Material to process
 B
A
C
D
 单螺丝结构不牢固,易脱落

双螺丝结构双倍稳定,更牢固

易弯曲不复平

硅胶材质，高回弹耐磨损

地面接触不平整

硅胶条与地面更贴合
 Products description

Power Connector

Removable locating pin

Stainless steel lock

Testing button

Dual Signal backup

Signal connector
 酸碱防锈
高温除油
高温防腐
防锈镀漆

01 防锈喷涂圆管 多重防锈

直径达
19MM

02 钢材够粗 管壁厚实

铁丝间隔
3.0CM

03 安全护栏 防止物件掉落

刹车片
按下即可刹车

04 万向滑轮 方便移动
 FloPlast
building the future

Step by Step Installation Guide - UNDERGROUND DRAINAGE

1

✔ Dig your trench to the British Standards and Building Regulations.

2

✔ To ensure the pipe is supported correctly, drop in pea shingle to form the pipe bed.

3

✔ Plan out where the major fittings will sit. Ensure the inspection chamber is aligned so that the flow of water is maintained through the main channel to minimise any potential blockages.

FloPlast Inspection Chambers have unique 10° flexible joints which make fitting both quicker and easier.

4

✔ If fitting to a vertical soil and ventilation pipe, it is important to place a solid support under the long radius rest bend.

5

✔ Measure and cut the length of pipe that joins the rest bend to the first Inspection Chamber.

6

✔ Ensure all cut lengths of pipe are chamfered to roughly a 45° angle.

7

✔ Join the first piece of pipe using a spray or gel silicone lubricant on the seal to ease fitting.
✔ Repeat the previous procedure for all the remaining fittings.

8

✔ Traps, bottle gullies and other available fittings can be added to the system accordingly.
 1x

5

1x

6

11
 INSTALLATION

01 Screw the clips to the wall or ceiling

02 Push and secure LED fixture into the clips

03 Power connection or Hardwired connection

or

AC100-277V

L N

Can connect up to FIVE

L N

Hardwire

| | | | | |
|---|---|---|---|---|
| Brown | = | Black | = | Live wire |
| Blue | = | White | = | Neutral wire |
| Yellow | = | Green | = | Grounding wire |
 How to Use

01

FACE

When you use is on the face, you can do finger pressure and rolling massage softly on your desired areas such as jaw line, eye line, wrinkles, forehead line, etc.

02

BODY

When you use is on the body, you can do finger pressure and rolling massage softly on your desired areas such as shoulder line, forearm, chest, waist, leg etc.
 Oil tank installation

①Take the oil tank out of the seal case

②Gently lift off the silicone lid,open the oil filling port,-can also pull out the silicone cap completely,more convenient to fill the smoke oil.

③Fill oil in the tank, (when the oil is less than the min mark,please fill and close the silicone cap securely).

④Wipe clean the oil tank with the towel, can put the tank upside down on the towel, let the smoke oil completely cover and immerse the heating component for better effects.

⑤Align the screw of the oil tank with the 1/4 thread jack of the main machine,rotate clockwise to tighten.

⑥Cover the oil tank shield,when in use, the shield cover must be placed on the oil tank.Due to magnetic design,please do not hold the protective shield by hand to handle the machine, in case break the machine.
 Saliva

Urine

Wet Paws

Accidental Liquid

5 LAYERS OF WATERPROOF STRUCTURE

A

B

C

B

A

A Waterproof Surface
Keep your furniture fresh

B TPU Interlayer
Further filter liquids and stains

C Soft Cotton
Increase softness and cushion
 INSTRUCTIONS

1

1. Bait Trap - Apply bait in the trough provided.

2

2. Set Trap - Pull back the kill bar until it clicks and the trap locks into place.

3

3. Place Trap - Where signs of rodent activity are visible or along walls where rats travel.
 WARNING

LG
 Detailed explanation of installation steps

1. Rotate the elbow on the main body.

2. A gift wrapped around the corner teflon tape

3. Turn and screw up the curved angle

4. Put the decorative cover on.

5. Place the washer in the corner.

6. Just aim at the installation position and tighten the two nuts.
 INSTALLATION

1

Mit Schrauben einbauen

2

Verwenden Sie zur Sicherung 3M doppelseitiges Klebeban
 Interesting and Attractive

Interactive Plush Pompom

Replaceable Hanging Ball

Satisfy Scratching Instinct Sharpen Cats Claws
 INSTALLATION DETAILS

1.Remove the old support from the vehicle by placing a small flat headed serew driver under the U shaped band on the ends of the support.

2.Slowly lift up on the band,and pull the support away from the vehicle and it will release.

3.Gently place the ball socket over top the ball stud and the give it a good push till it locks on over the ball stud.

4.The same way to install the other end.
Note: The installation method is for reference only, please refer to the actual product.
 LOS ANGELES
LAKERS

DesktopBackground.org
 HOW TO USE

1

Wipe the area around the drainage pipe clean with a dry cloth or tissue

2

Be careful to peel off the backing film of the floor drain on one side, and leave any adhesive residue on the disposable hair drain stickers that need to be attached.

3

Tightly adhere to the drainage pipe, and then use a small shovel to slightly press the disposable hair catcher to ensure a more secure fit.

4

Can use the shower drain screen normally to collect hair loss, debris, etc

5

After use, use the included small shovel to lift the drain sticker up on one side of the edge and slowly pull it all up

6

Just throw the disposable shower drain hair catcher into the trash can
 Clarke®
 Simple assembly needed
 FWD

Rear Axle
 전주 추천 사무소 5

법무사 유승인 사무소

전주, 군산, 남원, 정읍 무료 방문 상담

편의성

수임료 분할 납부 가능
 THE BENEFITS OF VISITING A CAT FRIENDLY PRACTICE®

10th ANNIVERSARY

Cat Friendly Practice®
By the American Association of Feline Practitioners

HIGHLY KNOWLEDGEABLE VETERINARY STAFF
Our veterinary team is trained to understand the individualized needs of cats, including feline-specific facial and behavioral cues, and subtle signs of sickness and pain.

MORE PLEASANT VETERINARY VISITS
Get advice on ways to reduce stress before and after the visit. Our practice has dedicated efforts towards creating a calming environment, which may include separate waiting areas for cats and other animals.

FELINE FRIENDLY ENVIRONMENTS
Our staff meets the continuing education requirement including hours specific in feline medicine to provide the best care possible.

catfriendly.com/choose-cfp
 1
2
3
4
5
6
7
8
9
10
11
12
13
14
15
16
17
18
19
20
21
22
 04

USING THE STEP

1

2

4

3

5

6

What the task asks
Using the entries above, give back exactly the line containing "Oil tank installation", the line containing "⑤Align the screw", and every line between them, and nothing else.

Written solution
 Oil tank installation

①Take the oil tank out of the seal case

②Gently lift off the silicone lid,open the oil filling port,-can also pull out the silicone cap completely,more convenient to fill the smoke oil.

③Fill oil in the tank, (when the oil is less than the min mark,please fill and close the silicone cap securely).

④Wipe clean the oil tank with the towel, can put the tank upside down on the towel, let the smoke oil completely cover and immerse the heating component for better effects.

⑤Align the screw of the oil tank with the 1/4 thread jack of the main machine,rotate clockwise to tighten.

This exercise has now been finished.